[Material provided]
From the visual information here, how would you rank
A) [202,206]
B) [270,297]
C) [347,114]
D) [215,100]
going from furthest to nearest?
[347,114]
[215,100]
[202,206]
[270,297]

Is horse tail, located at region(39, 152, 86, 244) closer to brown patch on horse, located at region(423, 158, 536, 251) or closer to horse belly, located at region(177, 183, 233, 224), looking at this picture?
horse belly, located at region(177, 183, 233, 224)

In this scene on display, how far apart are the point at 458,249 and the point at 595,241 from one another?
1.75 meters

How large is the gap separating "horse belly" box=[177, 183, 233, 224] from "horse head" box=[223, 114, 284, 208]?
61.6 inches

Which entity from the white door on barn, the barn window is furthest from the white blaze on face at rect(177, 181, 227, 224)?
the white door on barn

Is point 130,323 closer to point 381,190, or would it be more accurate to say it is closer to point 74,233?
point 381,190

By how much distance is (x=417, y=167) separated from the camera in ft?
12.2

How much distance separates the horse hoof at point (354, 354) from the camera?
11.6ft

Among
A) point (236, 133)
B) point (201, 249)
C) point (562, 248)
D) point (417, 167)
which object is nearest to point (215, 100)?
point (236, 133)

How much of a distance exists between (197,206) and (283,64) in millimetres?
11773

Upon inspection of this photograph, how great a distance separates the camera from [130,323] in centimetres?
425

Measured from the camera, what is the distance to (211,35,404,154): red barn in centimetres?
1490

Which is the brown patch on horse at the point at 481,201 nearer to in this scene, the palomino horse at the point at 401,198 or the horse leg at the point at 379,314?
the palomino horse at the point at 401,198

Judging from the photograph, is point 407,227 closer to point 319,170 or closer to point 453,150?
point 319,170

[Set exercise] Rewrite all of the material above with every "camera" changed to "viewer", keeping everything else the same.

[Exercise answer]
From the visual information here, how would you rank
A) [202,206]
B) [270,297]
C) [347,114]
D) [215,100]
going from furthest to nearest?
[347,114]
[215,100]
[202,206]
[270,297]

Is horse tail, located at region(39, 152, 86, 244) closer to brown patch on horse, located at region(423, 158, 536, 251) or closer to horse belly, located at region(177, 183, 233, 224), looking at this picture?
horse belly, located at region(177, 183, 233, 224)

In this scene on display, how far apart are the point at 458,249 and the point at 595,241 from one another?
1.75 meters

How large is the gap separating "horse belly" box=[177, 183, 233, 224] from "horse head" box=[223, 114, 284, 208]?
61.6 inches

Which entity from the white door on barn, the barn window is furthest from the white blaze on face at rect(177, 181, 227, 224)?
the white door on barn

Is point 130,323 closer to point 381,190, or would it be more accurate to say it is closer to point 74,233?
point 381,190

By how much distance is (x=417, y=167) separated from the viewer in ft?
12.2

How much distance separates the horse hoof at point (354, 354) from the viewer?
11.6ft

Among
A) point (236, 133)
B) point (201, 249)
C) point (562, 248)
D) point (417, 167)
which object is nearest to point (215, 100)?
point (236, 133)

How much of a distance exists between (197,206) and (283,64) in millimetres?
11773

Upon inspection of this photograph, how great a distance separates the viewer from [130,323] in centimetres?
425

Measured from the viewer, what is the distance to (211,35,404,154): red barn in centimetres?
1490

Which is the brown patch on horse at the point at 481,201 nearer to in this scene, the palomino horse at the point at 401,198 or the horse leg at the point at 379,314?
the palomino horse at the point at 401,198

Judging from the photograph, is point 407,227 closer to point 319,170 or closer to point 453,150?
point 319,170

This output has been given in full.